Schreibe alle Einträge der Auszüge aus einem Datensatz zum räumlichen Denken vollständig und Zeichen für Zeichen ab.

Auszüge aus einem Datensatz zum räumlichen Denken

....................

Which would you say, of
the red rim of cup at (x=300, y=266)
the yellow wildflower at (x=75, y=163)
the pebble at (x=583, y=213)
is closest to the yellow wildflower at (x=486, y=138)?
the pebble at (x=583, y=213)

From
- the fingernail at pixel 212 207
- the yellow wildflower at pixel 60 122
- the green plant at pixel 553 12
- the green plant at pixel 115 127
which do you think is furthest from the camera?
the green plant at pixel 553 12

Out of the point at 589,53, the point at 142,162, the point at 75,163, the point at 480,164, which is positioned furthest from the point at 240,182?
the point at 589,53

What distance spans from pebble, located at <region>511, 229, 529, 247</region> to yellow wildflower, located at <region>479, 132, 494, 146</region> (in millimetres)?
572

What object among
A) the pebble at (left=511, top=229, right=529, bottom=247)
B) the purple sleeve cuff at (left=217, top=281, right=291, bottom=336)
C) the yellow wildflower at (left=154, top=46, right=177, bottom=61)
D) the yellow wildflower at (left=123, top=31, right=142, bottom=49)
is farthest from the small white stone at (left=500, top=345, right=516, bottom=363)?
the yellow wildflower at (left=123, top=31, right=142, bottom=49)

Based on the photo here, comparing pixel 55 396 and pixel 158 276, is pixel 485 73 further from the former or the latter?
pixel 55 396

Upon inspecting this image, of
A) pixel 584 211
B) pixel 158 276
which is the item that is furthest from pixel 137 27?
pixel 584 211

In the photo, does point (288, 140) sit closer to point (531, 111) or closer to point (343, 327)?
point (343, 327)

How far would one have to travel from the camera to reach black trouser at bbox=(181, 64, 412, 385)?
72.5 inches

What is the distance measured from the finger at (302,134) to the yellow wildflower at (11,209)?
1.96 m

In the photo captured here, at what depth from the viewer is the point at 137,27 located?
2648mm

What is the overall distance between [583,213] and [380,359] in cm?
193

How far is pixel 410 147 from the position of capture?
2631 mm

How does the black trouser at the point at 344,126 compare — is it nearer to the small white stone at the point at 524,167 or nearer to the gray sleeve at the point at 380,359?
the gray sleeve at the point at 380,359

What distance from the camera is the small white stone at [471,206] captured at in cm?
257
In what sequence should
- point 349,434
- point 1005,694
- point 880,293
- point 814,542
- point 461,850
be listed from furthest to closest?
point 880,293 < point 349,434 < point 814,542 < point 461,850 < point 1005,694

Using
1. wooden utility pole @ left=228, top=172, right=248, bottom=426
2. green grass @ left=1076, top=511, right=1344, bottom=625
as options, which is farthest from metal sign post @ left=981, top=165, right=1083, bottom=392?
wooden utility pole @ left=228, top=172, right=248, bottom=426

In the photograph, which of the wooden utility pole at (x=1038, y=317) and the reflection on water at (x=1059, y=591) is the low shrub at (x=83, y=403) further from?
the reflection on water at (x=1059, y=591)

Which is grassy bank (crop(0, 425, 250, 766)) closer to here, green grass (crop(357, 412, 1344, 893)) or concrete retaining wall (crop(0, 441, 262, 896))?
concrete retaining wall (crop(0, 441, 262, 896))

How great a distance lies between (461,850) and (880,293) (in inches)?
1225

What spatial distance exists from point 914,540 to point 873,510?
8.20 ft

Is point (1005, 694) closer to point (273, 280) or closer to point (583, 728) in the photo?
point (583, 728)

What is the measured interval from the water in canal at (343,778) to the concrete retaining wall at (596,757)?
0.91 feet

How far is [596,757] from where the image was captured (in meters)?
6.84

....................

* [Ergebnis]:
Which would you say, of
the red rim of cup at (x=300, y=266)
the yellow wildflower at (x=75, y=163)
the pebble at (x=583, y=213)
is closest to the yellow wildflower at (x=486, y=138)?
the pebble at (x=583, y=213)

From
- the fingernail at pixel 212 207
- the yellow wildflower at pixel 60 122
- the green plant at pixel 553 12
- the green plant at pixel 115 127
which do you think is furthest from the camera?
the green plant at pixel 553 12

Out of the point at 589,53, the point at 142,162, the point at 75,163, the point at 480,164, which is positioned furthest from the point at 240,182?
the point at 589,53

What distance spans from pebble, located at <region>511, 229, 529, 247</region> to yellow wildflower, located at <region>479, 132, 494, 146</region> (in millimetres)?
572

What object among
A) the pebble at (left=511, top=229, right=529, bottom=247)
B) the purple sleeve cuff at (left=217, top=281, right=291, bottom=336)
C) the yellow wildflower at (left=154, top=46, right=177, bottom=61)
D) the yellow wildflower at (left=123, top=31, right=142, bottom=49)
is farthest from the small white stone at (left=500, top=345, right=516, bottom=363)?
the yellow wildflower at (left=123, top=31, right=142, bottom=49)

Based on the photo here, comparing pixel 55 396 and pixel 158 276, is pixel 485 73 further from the former or the latter?
pixel 55 396

Upon inspecting this image, of
A) pixel 584 211
B) pixel 158 276
which is the item that is furthest from pixel 137 27?
pixel 584 211

In the photo, does point (288, 140) sit closer to point (531, 111) or closer to point (343, 327)?
point (343, 327)

How far would one have to travel from the camera to reach black trouser at bbox=(181, 64, 412, 385)?
72.5 inches

What is the distance measured from the finger at (302,134) to the yellow wildflower at (11,209)?
1.96 m

In the photo captured here, at what depth from the viewer is the point at 137,27 located?
2648mm

What is the overall distance between [583,213] and [380,359] in cm?
193

How far is pixel 410 147 from the position of capture?
2631 mm

How does the black trouser at the point at 344,126 compare — is it nearer to the small white stone at the point at 524,167 or nearer to the gray sleeve at the point at 380,359?
the gray sleeve at the point at 380,359

What distance from the camera is the small white stone at [471,206] captured at in cm?
257
In what sequence should
- point 349,434
- point 1005,694
- point 880,293
- point 814,542
- point 461,850
be listed from furthest to closest?
point 880,293 < point 349,434 < point 814,542 < point 461,850 < point 1005,694

Using
1. wooden utility pole @ left=228, top=172, right=248, bottom=426
2. green grass @ left=1076, top=511, right=1344, bottom=625
as options, which is farthest from metal sign post @ left=981, top=165, right=1083, bottom=392?
wooden utility pole @ left=228, top=172, right=248, bottom=426

In the photograph, which of the wooden utility pole at (x=1038, y=317) and the reflection on water at (x=1059, y=591) is the low shrub at (x=83, y=403) further from?
the reflection on water at (x=1059, y=591)

Which is grassy bank (crop(0, 425, 250, 766)) closer to here, green grass (crop(357, 412, 1344, 893)) or concrete retaining wall (crop(0, 441, 262, 896))?
concrete retaining wall (crop(0, 441, 262, 896))

How great a distance lies between (461,850) and (880,293) (in inches)?
1225

What spatial distance exists from point 914,540 to point 873,510?
8.20 ft

Is point (1005, 694) closer to point (273, 280) or closer to point (583, 728) in the photo?
point (583, 728)

What is the measured interval from the water in canal at (343,778) to the concrete retaining wall at (596,757)?
0.91 feet

How far is [596,757] from where the image was captured (in meters)?
6.84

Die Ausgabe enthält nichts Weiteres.